Donc, si à l’Est il est nécessaire d’engager une véritable pastorale organique au service de la promotion des vocations, de l’animation à la formation des vocations surtout, à l’Ouest une attention différente est indispensable. Nous devons nous interroger sur la consistance théologique réelle et sur la linéarité d’application de certains projets de vocation, sur le concept de vocation sur lequel ils reposent et sur le type de vocations qui en découlent. Une demande est revenue avec insistance lors du Congrès : " Pourquoi certaines théologies ou pratiques pastorales ne produisent pas de vocations, tandis que d’autres en produisent ? " [ 2 ]

Un autre aspect caractérise l’actualité socio-culturelle européenne : l’excédent des possibilités, des occasions, des sollicitations, face au manque de concentration, de propositions et de projets. Nous avons affaire ici à un autre contraste qui augmente le degré de complexité de cette période de l’histoire, avec des retombées négatives sur le plan des vocations. Comme la Rome antique, l’Europe moderne ressemble à un panthéon, à un grand " temple " où toutes les "divinités" sont présentes ou dans lequel chaque "valeur" a sa place et sa niche. Des " valeurs " différentes et contrastantes se mêlent et coexistent, sans une hiérarchie précise ; des codes de lecture et d’évaluation, d’orientation et de comportement, tout-à-fait dissemblables entre eux.

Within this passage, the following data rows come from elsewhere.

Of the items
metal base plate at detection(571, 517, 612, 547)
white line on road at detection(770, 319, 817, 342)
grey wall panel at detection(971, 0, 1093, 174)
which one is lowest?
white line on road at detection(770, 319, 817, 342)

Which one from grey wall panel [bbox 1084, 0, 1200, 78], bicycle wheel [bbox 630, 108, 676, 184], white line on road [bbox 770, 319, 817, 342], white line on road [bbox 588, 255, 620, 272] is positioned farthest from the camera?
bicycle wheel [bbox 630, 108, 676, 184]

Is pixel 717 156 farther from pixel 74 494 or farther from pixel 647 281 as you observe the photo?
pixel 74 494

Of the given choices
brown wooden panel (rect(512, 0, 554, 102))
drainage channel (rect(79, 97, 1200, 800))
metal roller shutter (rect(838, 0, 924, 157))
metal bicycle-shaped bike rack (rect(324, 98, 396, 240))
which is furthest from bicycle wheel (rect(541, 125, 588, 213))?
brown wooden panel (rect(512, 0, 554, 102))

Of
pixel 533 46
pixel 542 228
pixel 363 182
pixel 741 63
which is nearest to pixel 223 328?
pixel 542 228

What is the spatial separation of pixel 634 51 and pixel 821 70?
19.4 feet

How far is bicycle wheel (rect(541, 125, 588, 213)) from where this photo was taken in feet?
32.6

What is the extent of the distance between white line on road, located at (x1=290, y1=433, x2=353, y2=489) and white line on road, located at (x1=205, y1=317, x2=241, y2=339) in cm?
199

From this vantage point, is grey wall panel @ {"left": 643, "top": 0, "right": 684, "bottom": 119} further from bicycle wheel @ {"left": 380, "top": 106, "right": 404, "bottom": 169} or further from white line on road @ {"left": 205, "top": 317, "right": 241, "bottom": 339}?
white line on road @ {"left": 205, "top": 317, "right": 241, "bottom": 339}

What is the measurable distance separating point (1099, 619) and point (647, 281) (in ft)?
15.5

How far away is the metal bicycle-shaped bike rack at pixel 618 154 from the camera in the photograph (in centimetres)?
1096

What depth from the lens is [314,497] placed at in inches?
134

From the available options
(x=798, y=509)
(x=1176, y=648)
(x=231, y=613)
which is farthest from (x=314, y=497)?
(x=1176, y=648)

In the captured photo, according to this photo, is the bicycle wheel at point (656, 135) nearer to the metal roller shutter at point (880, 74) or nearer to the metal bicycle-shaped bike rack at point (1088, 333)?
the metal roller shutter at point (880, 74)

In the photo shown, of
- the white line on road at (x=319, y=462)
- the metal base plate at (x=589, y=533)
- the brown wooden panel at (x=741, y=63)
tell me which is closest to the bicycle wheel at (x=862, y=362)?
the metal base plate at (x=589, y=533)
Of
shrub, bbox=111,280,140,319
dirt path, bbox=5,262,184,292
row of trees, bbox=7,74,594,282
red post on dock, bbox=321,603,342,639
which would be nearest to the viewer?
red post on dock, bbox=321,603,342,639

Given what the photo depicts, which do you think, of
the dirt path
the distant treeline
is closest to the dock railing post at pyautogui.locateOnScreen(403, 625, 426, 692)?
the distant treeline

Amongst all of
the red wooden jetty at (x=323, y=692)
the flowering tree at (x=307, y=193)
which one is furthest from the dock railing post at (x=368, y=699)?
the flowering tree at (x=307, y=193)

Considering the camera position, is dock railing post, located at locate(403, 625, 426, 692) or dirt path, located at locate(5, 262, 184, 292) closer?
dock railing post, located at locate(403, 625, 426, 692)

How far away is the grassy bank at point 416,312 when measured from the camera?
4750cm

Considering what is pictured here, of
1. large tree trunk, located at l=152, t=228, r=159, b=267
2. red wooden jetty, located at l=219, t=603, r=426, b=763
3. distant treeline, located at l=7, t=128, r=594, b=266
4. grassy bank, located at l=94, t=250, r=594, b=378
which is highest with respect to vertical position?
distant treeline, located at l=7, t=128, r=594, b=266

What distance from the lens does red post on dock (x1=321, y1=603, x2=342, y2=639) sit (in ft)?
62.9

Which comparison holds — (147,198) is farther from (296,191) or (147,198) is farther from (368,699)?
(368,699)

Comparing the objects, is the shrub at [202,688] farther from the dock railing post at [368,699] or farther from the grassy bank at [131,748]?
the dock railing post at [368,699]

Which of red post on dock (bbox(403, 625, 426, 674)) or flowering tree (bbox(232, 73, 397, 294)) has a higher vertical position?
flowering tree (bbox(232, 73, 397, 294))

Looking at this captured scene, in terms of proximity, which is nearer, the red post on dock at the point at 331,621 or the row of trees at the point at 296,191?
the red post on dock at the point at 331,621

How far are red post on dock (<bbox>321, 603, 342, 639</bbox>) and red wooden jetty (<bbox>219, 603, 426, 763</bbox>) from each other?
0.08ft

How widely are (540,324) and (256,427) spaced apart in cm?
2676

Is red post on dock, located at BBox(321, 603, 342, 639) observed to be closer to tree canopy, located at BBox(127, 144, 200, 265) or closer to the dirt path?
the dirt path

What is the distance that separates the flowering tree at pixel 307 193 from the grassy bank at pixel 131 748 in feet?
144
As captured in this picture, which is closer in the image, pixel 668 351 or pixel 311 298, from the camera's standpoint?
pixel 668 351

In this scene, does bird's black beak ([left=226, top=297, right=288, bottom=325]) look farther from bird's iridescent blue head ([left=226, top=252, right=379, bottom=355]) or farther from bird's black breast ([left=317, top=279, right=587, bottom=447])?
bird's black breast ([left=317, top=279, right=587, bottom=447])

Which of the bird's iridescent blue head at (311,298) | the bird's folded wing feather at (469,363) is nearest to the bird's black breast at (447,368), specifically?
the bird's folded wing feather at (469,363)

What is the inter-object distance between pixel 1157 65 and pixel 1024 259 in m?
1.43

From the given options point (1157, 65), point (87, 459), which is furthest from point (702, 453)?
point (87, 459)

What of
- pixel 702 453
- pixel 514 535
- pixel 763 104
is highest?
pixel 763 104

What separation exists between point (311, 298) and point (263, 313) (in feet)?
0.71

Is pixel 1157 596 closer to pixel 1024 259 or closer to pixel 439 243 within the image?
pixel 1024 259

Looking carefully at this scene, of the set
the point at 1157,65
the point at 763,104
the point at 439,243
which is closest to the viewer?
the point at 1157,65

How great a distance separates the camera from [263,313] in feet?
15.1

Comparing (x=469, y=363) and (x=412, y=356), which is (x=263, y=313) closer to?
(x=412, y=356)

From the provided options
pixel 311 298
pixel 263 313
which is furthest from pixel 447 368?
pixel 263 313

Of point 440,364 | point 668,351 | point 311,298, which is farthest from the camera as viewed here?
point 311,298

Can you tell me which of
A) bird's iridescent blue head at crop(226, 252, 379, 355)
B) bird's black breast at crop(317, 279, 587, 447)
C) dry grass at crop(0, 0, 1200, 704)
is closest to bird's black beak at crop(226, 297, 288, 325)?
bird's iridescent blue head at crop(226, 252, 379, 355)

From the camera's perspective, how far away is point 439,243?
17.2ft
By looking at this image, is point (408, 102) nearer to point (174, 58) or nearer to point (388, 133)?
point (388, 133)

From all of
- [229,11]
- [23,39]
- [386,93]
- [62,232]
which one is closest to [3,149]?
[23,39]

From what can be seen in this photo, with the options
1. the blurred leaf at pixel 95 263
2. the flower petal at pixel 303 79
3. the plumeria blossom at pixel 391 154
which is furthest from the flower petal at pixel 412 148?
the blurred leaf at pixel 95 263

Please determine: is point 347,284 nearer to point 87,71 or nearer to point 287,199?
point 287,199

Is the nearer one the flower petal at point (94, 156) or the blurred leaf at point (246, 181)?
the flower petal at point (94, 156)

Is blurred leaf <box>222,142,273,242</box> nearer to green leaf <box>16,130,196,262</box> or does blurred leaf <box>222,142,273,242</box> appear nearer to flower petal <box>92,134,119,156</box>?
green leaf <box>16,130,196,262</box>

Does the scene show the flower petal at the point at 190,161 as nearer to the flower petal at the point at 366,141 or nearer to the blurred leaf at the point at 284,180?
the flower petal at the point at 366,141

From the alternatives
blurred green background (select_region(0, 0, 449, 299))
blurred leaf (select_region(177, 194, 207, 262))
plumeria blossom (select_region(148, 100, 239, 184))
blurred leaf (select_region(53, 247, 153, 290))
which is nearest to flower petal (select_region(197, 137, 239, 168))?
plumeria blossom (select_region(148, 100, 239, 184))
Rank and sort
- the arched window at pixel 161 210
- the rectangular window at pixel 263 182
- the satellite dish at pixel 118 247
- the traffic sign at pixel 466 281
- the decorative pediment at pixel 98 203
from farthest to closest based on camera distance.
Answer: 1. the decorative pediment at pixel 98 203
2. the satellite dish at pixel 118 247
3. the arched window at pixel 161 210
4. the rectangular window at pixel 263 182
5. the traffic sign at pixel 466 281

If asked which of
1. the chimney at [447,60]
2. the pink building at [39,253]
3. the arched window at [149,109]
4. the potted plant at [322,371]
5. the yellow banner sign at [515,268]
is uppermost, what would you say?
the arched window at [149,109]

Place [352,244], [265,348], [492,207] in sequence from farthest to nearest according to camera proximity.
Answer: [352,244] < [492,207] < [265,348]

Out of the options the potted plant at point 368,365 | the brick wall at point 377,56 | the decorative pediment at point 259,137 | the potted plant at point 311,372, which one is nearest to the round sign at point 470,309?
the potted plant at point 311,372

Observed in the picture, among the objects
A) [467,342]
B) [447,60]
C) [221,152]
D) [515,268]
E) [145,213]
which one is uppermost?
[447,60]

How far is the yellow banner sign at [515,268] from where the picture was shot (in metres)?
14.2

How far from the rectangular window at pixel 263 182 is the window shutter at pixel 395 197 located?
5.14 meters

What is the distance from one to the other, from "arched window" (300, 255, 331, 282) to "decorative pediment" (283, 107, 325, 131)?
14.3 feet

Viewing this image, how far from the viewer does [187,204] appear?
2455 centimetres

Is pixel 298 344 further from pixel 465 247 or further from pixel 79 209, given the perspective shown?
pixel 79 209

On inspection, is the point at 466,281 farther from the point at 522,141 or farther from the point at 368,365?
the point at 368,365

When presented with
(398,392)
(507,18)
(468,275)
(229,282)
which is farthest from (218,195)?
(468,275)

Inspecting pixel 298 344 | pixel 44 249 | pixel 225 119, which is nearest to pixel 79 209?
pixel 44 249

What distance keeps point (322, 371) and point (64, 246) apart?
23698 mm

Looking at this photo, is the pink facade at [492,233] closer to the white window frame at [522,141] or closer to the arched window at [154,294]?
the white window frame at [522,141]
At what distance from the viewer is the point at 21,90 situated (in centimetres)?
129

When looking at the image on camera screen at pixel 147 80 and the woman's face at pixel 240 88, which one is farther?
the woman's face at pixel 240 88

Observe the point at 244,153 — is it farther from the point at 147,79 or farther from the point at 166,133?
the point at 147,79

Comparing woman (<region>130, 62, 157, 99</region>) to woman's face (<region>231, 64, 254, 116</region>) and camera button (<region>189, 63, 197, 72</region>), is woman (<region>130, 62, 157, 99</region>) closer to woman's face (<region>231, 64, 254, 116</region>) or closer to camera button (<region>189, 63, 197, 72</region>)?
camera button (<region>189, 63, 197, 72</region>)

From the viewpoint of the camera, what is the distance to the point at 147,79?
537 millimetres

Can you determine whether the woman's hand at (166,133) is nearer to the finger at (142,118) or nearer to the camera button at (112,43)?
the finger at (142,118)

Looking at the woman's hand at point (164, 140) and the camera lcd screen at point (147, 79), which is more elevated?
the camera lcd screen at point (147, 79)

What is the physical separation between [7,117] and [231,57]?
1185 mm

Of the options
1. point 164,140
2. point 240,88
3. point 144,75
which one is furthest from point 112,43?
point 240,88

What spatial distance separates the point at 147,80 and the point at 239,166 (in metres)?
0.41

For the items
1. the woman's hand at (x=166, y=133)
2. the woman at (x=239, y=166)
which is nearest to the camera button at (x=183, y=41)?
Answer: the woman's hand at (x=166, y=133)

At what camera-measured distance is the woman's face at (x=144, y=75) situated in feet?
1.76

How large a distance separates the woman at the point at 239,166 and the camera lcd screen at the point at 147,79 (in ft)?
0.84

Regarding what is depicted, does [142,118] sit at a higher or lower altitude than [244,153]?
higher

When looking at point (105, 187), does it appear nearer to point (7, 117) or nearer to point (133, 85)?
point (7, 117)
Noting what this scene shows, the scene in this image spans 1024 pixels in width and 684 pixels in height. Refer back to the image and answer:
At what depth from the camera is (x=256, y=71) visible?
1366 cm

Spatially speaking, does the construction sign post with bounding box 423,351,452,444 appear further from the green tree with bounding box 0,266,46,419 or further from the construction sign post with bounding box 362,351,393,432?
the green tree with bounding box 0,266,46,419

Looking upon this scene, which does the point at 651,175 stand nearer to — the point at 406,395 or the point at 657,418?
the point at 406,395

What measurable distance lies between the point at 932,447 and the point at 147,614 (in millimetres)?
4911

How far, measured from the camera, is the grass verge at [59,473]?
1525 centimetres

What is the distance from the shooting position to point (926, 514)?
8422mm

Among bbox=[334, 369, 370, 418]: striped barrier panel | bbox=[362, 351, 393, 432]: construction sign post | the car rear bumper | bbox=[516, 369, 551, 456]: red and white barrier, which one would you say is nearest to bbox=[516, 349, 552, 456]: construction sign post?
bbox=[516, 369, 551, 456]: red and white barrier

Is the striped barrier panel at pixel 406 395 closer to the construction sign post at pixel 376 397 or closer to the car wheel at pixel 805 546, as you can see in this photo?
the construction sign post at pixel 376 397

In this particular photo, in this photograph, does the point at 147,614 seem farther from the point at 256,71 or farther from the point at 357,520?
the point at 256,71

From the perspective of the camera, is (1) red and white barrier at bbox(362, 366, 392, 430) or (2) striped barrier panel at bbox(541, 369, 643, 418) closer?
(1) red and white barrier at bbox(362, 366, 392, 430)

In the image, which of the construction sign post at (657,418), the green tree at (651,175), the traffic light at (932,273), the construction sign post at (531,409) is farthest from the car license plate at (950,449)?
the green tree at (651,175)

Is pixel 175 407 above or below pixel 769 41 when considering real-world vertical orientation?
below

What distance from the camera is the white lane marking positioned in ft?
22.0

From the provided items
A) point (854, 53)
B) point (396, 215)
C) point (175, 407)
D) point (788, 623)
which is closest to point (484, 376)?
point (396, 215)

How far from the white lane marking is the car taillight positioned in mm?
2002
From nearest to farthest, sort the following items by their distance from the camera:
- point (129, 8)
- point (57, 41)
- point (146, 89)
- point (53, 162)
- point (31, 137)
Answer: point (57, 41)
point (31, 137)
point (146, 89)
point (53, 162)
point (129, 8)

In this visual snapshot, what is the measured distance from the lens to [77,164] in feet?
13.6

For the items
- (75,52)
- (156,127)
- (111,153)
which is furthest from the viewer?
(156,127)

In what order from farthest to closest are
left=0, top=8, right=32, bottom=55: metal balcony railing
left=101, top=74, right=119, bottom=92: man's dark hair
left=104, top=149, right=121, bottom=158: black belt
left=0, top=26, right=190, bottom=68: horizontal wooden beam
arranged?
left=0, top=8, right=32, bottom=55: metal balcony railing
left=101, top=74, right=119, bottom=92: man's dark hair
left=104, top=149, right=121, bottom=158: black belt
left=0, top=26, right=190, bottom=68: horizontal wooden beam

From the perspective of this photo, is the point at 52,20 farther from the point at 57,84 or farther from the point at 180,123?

Dans ce contexte, il apparaît difficile d’avoir une conception ou une vision unitaire du monde et la capacité de faire des projets de vie devient faible elle aussi. En effet, quand une culture ne définit plus ses possibilités suprêmes de sens ou ne parvient pas à créer une convergence autour de certaines valeurs particulièrement capables de donner un sens à la vie, mais place tout sur le même plan, toute possibilité de choix de projet tombe en désuétude et tout devient indifférent et plat.

b) Les jeunes et l’Europe

Les jeunes Européens vivent dans cette culture pluraliste et ambivalente, " polythéiste " et neutre. D’un côté, ils cherchent passionnément l’authenticité, l’affection, les rapports personnels, la grandeur d’horizons, mais, de l’autre, ils sont profondément seuls, " blessés " par le bien-être, déçus par les idéologies, perdus par la désorientation éthique.

Et encore : " Dans plusieurs secteurs du monde des jeunes, on relève une sympathie très claire pour la vie conçue comme valeur absolue, sacrée... " [ 3 ], mais souvent, et dans de nombreuses parties de l’Europe, cette ouverture à l’égard de l’existence est démentie par des politiques qui ne respectent pas le droit à la vie, surtout celle des plus faibles. Des politiques qui risquent de rendre le " vieux continent " toujours plus vieux. Donc, si d’un côté ces jeunes représentent un capital remarquable pour l’Europe d’aujourd’hui - qui investit beaucoup sur eux pour construire son avenir - de l’autre côté les attentes des jeunes ne sont pas toujours accueillies d’une manière cohérente par le monde des adultes ou des responsables de la société civile.

Quoi qu’il en soit, deux aspects nous semblent capitaux pour comprendre l’attitude des jeunes d’aujourd’hui : la revendication de la subjectivité et le désir de liberté. Ce sont deux requêtes dignes d’attention et typiquement humaines. Souvent, cependant, dans une culture faible et complexe comme la nôtre, elles donnent lieu - en se rencontrant - à des combinaisons qui déforment leur sens : la subjectivité devient alors subjectivisme, tandis que la liberté dégénère en arbitraire.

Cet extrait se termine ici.